▶ **Stored data**:
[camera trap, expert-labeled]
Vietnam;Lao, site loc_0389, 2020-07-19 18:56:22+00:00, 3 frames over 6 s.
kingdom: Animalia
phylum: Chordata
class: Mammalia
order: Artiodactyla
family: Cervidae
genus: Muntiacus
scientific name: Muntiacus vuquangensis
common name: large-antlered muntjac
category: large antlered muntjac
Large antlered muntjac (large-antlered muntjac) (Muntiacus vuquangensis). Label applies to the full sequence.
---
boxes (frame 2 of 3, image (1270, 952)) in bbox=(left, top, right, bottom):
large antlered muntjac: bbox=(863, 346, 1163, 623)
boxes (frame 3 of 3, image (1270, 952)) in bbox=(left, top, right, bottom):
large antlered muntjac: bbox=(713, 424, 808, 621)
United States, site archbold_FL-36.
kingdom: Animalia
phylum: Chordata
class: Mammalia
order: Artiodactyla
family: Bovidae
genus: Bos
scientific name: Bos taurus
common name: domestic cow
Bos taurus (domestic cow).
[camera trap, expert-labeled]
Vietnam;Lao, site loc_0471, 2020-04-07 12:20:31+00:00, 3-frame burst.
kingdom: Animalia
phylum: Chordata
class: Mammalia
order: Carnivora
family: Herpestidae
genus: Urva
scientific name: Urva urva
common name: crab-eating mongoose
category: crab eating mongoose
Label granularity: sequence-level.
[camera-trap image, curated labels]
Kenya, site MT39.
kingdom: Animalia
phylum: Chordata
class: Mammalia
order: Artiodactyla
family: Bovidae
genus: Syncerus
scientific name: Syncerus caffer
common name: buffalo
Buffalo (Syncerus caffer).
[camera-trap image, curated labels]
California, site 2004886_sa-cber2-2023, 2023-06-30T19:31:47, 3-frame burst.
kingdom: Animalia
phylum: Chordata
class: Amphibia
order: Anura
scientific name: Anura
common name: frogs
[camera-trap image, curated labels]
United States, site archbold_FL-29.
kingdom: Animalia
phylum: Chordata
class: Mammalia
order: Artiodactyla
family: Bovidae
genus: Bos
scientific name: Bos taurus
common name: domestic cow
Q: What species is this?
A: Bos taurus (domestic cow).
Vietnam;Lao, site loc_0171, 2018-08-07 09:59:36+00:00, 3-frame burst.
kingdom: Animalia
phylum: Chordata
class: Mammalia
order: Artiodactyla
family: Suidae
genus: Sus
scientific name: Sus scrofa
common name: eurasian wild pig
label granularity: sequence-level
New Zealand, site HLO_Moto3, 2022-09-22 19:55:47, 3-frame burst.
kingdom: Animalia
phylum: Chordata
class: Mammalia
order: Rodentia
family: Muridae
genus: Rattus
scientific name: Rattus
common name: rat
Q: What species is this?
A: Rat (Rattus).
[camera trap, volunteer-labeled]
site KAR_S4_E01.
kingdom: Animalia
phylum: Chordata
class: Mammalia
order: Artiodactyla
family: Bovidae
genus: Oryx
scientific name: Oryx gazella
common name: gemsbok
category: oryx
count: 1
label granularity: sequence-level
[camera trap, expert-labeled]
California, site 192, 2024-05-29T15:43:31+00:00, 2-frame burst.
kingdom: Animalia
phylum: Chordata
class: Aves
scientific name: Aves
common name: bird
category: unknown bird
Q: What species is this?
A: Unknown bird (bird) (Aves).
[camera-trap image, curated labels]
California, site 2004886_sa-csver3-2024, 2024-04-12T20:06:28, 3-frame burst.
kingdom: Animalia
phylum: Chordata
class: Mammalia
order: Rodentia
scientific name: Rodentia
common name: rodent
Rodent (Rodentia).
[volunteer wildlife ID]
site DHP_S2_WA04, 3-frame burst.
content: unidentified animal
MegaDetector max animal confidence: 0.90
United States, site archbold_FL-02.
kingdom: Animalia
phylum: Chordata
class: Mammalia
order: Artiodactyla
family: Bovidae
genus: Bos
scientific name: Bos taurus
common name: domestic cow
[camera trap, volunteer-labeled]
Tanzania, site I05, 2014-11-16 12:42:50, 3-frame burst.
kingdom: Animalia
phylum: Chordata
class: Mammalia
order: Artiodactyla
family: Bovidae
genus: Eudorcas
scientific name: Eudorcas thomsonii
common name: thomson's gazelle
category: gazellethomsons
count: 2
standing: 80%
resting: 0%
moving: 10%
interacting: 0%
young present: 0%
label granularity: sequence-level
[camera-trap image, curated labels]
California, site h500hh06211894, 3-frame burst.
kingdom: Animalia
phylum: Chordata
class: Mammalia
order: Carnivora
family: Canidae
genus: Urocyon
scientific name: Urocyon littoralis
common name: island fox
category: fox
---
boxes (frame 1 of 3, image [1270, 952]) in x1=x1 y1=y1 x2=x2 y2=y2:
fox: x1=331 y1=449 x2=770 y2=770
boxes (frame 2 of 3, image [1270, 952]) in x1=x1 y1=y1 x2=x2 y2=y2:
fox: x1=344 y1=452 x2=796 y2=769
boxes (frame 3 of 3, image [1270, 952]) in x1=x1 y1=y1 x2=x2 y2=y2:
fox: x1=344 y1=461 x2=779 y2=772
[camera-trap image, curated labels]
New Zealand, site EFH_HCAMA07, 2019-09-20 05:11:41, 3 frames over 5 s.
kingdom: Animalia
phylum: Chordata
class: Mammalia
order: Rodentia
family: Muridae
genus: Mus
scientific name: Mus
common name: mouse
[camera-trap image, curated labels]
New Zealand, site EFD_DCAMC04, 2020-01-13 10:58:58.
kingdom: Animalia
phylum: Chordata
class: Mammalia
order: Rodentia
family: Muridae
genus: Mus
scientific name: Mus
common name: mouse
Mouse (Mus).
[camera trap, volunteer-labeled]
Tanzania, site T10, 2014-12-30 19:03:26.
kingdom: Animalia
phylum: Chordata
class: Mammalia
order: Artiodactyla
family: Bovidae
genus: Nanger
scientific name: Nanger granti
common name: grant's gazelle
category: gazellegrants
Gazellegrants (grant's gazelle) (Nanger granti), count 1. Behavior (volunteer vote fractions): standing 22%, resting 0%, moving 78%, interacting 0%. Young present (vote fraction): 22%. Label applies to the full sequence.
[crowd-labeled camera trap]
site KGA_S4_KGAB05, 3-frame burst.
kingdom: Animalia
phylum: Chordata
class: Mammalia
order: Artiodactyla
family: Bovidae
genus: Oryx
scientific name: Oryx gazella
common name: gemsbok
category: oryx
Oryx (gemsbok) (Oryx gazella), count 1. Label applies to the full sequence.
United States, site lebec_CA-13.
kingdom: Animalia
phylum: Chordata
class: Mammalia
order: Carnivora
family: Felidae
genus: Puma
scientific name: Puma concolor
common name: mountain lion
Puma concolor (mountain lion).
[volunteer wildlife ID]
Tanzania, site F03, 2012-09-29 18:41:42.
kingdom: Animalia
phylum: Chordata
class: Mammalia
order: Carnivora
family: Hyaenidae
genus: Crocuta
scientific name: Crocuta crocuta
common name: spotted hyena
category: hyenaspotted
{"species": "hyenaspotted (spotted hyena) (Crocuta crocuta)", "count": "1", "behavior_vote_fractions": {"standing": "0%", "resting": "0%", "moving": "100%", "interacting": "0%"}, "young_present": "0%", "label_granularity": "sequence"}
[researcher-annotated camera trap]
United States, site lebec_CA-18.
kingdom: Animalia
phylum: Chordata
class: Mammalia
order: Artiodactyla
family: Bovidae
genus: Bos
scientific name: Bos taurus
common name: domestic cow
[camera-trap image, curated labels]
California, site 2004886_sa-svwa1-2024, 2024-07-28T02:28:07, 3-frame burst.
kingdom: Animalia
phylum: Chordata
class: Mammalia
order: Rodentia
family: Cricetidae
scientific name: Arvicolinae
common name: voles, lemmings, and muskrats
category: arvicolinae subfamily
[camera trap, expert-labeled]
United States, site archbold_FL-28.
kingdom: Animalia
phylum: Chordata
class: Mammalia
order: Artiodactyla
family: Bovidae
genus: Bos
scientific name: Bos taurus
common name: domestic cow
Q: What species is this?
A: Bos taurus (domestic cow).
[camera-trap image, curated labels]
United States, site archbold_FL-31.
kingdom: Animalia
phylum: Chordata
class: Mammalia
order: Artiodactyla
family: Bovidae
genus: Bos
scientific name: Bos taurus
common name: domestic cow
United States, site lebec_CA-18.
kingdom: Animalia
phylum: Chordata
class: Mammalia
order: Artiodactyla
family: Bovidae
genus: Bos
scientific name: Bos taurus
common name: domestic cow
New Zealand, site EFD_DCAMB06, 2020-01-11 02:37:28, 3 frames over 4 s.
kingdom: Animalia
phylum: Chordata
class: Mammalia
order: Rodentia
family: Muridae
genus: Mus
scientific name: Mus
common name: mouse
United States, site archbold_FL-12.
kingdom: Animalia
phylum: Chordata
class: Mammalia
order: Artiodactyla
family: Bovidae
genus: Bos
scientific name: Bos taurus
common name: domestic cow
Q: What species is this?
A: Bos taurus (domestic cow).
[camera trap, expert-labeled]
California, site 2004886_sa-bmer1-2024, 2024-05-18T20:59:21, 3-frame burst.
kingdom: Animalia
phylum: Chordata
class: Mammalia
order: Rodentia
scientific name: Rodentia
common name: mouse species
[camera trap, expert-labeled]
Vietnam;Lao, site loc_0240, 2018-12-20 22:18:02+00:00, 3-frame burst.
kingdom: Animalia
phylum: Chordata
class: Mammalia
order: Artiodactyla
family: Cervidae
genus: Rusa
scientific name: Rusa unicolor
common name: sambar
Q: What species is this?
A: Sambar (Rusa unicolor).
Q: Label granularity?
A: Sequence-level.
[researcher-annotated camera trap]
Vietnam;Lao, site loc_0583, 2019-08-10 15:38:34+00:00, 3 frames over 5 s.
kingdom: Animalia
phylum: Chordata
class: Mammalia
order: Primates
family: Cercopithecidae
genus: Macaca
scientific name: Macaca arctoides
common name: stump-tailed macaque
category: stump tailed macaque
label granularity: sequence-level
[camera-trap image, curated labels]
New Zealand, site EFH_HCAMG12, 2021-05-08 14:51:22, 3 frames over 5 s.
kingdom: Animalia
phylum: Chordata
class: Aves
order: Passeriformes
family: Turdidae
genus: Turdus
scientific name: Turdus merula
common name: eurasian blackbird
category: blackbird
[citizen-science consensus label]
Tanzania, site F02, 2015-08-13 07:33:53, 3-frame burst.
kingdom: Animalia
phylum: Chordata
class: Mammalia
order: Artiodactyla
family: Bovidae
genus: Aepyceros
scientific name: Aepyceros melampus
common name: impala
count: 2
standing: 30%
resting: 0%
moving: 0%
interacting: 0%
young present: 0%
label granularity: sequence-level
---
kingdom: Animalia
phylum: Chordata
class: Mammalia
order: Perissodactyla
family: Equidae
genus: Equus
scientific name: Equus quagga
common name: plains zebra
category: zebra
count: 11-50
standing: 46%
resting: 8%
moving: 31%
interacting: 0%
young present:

▶ **About this task**: All that is needed is how many lines of the listing hold the word "States", stated as one number.

▶ **Solution**: 9